This proof of concept was made to prove the idea of content negotation as a form of data API. It uses Next.js.
The journey would essentially be:
- a user wanting to access some data would navigate through the service
- they would look at dataset pages, such as
http://localhost:3000/dataset/greenhouse-gas-emissions, which gives a preview of the data - they could use that URL to quickly GET the data in a format of their choice, such as CSV, JSON, or RDF.
Docker compose is used to run the app. It will start the Next.js app, a small nginx server and a triple store.
docker compose up
Many of the pages are hardcoded in some way. Most of the interactions aren't implemented. The main ones are:
When running the app, you can access the data by using the page's URL and sending an Accept header with the request. I've only implemented CSV.

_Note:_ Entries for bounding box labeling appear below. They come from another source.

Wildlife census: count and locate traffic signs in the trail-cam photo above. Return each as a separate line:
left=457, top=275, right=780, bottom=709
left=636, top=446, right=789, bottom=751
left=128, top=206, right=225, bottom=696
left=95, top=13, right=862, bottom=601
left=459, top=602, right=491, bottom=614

curl http://localhost:3000/dataset/greenhouse-gas-emissions -H "Accept: text/csv"
In the process, I discovered that within R and Python's pandas, read_csv() functions and methods don't send an accept header with their requests. So I also implemented it so that navigating to http://localhost:3000/dataset/greenhouse-gas-emissions.csv (i.e., appending .csv to the end of the URL) would return the data as CSV.
This process proved to me that this sort of content negotation is possible with a common JS framework.
I set up oxigraph as a triple store, in case we ever wanted to do some SPARQL queries to generate some of the pages - but I never got that far. To add various turtle files to oxigraph, you can use the helper script seed.sh.